Although the bill has yet to pass, the law would criminalise secession, subversion, terrorism, and foreign interference. This could clamp down on political challenges to China’s central government and worryingly, it would allow Beijing to bypass Hong Kong’s local laws, and even set up its own security institutions.
Critics have slammed Beijing’s decision to enact the bill, claiming it removes local freedoms and goes against an international agreement. Pro-democracy activists now believe it is the end of Hong Kong as we know it.
“It is the beginning of the dark ages for Hong Kong,” said Avery Ng, activist and chairman of the League of Democrats, “With the new national security law in place, in a matter of weeks changes will be made.”
“Our levels of freedom of speech will go.

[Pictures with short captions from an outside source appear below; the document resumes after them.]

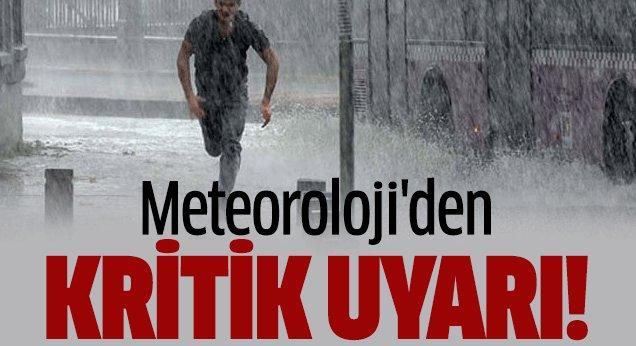 Meteoroloji\'den sağanak yağış uyarısı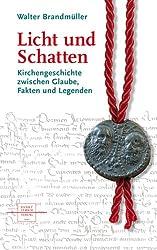 Licht und Schatten: Kirchengeschichte zwischen Glaube, Fakten und Legenden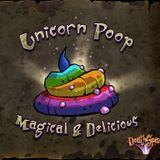 Ain`t No Unicorn Poop....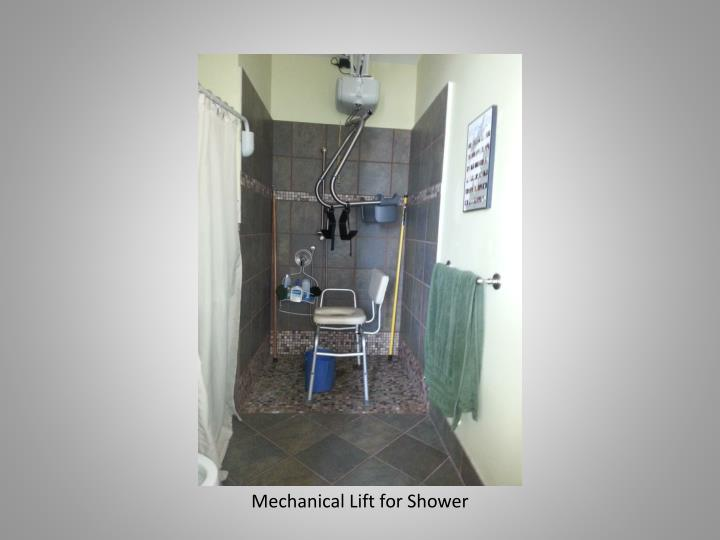 Mechanical Lift for Shower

The first wave of causalities will be leaders like us because we are not going to change what we believe.”
Activist Joshua Wong has been at the forefront of international relations seeking global assistance against Beijing’s attempts to crackdown on Hong Kong.
In an interview during the latest Hong Kong Tiananmen Square vigil, Wong insisted the priority was action against the CCP.
“In the short term, the most critical [priority] is to urge Beijing to stop the implementation of the evil law.”
With the national security law about to pass by the end of the summer, clamping down on political gatherings against the central government could soon be illegal.
And yet despite months of hardship and fighting against the now-withdrawn extradition bill, which originally read Beijing would preside over rare cases, a recent revelation with similar implications has been announced for the new national security law.
China will have some jurisdiction over “extremely rare” national security cases in Hong Kong, the AFP reports.
“The central authorities should also reserve jurisdiction over some extremely rare cases when an offence takes place in Hong Kong and poses a serious threat to China’s national security,” said Deng Zhonghua, deputy head of China’s Hong Kong and Macau Affairs Office.
Wilson Leung, a Hong Kong lawyer said it’s a “turbo-charged version of the extradition bill”.
“Instead of defendants being sent to the mainland, now the mainland legal system will come to Hong Kong.”
With this announcement, Beijing has finally got their wish, overseeing some judicial cases in Hong Kong.
As the authorities are already preparing for further changes in the city, the Secretary of Security John Lee has admitted he is building a new police unit to implement the new security law, who will work their operations in secret, adding further uncertainty.
And whilst the national security bill was quickly approved, another controversial bill was recently made into law. Reportedly a direct order from Xi Jinping, it is now illegal to insult the ‘March of the Volunteers,’ China’s national anthem.
The law was made official in June and anyone breaking the law can face up to three years in jail.
Taking action swiftly whilst muting local dissent certainly is the strategy from the Beijing and Hong Kong governments moving forward. From June 4, 2019 to 29, May, 2020 there were 8,981 arrested protesters, according to the South China Morning Post. Out of these arrested, 80 percent are facing prosecution or are under investigation.
That’s a large chunk of protesters keen to take to the streets, but with charges, fines, and jail time looming, it’s easy to understand decreasing demonstration numbers.
This has undoubtedly subdued the sting out of the tail for intense clashes that were a weekly occurrence in the second half of 2019.
In the absence of regular frontline protesters, the attention has turned to the continued fractured relationship between the local press and Hong Kong Police Force.
Numerous complaints, including excessive force and brutality, have been made to the Hong Kong Journalist Association about police actions.
With COVID-19 numbers low, the police have also cited social distancing laws to reject applications for demonstrations.
In the protests that have gone ahead, police wasted no time in making arrests. This has subdued the intense activity in Hong Kong, adding to the muted tone the government seeks.
Residents have always had the 2047 date hanging over their heads, not knowing what will happen to their beloved city.
But as democracy demonstrations started on the street with the Umbrella Movement in 2014, then exploded in 2019, this year has seen the pushback locals feared.
And there is no doubt that without major international intervention, Hong Kong will soon fall in line with the tightly controlled mainland Chinese cities, sooner than anticipated.